__Aim a__: In the forum thread on R8xx speculation, switch "Sideport" to "Crossfire" and write out the stretch from "Though I'm really" through "in theoretical flops...".

__Document excerpt__:
AMD: R8xx Speculation

Dave Baumann · Feb 16, 2010

FrameBuffer said:
Good enough for some.. sure.. for someone who wants a compact, silent htpc card without having to kill most post processing at HD..

And those type of features are more suited to lower quality SD (or lower) sources than cleaner HD sources to begin with.

mczak · Feb 16, 2010

Mindfury said:
The RV870 Story: AMD Showing up to the Fight

http://anandtech.com/video/showdoc.aspx?i=3740

Very interesting indeed.
Though I'm really wondering how they got die size down so much. By reading that, it seems like they didn't cut down on the numbers of simds, which is sort of hard to believe given size needed to go down from 400+ to 330 mm². So what else? Sideport is mentioned, but that's probably only good for 10mm² or so at best. What else could have been in there? Wider internal data paths (though the article says "features" had to go)? Cache sizes (not that they take up a whole lot of space)? In any case it can't have been something which required rebuilding of whole blocks, as that would have led to a much larger delay.
Also, I'd say they missed the 2x performance target. Granted it's there in theoretical flops but not really in practice, though maybe the 2x target was only in theoretical flops...

Silent_Buddha · Feb 16, 2010

FrameBuffer said:
Good enough for some.. sure.. for someone who wants a compact, silent htpc card without having to kill most post processing at HD.. hardly and most certainly not over previous gen (with the sole exception being bitstreaming) such as the 4550 (from $19.99 to 44.99 vs 44.99 to 82.99 for 5450).

[Data entries]
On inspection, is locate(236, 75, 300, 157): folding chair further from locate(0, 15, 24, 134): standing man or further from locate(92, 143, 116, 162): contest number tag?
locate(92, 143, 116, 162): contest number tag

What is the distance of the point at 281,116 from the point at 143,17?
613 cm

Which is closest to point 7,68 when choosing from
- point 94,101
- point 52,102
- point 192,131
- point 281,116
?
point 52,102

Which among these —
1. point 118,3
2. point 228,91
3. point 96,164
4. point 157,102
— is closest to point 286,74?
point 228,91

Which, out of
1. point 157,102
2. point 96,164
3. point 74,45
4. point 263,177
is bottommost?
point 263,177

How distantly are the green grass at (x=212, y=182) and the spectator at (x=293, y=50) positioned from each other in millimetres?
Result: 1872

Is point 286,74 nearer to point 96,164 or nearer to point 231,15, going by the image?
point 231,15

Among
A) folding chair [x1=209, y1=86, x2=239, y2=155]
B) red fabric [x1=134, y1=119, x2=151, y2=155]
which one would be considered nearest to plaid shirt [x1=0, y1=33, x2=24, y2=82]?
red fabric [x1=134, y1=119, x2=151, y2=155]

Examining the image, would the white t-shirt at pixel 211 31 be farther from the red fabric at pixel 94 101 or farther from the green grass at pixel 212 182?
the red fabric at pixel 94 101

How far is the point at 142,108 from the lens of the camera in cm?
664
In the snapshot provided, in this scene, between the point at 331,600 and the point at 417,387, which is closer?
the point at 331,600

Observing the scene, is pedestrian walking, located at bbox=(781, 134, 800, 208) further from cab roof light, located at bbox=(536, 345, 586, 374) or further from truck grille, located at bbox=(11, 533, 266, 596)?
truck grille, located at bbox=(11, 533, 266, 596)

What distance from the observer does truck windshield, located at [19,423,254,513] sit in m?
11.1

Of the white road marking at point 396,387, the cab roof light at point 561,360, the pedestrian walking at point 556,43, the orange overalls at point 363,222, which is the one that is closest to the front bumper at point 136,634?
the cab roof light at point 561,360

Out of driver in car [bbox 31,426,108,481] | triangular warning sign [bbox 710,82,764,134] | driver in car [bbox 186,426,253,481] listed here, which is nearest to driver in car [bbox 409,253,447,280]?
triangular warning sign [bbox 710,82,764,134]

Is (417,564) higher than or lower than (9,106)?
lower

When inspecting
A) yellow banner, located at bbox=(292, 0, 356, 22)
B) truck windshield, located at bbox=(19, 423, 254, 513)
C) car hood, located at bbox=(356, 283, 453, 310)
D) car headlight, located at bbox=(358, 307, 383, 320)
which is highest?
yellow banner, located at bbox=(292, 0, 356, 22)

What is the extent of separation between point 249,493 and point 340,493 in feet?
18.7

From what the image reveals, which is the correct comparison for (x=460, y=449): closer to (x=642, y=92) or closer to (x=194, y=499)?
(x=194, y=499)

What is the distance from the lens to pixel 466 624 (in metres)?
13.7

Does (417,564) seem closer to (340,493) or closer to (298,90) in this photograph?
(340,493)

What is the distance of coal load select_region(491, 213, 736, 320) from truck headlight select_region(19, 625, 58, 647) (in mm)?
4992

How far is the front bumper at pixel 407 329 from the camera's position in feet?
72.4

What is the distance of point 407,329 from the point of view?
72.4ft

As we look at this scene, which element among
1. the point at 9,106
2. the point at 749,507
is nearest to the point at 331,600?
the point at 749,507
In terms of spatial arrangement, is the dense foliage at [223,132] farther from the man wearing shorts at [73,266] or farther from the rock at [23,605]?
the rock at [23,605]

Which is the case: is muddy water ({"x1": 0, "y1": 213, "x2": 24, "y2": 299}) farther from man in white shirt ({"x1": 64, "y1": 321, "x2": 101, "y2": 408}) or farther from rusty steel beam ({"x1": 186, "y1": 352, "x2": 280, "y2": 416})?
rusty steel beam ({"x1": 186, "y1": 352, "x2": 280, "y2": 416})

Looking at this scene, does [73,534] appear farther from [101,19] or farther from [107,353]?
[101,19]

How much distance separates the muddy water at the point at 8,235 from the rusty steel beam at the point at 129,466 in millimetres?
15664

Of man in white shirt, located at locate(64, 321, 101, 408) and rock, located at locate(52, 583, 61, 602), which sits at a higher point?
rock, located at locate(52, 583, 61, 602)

__Aim b__: Gather every line of the rows that contains the string "number", paying attention to case.

__Response a__:
Though I'm really wondering how they got die size down so much. By reading that, it seems like they didn't cut down on the numbers of simds, which is sort of hard to believe given size needed to go down from 400+ to 330 mm². So what else? Crossfire is mentioned, but that's probably only good for 10mm² or so at best. What else could have been in there? Wider internal data paths (though the article says "features" had to go)? Cache sizes (not that they take up a whole lot of space)? In any case it can't have been something which required rebuilding of whole blocks, as that would have led to a much larger delay.
Also, I'd say they missed the 2x performance target. Granted it's there in theoretical flops but not really in practice, though maybe the 2x target was only in theoretical flops...

__Response b__:
On inspection, is locate(236, 75, 300, 157): folding chair further from locate(0, 15, 24, 134): standing man or further from locate(92, 143, 116, 162): contest number tag?
locate(92, 143, 116, 162): contest number tag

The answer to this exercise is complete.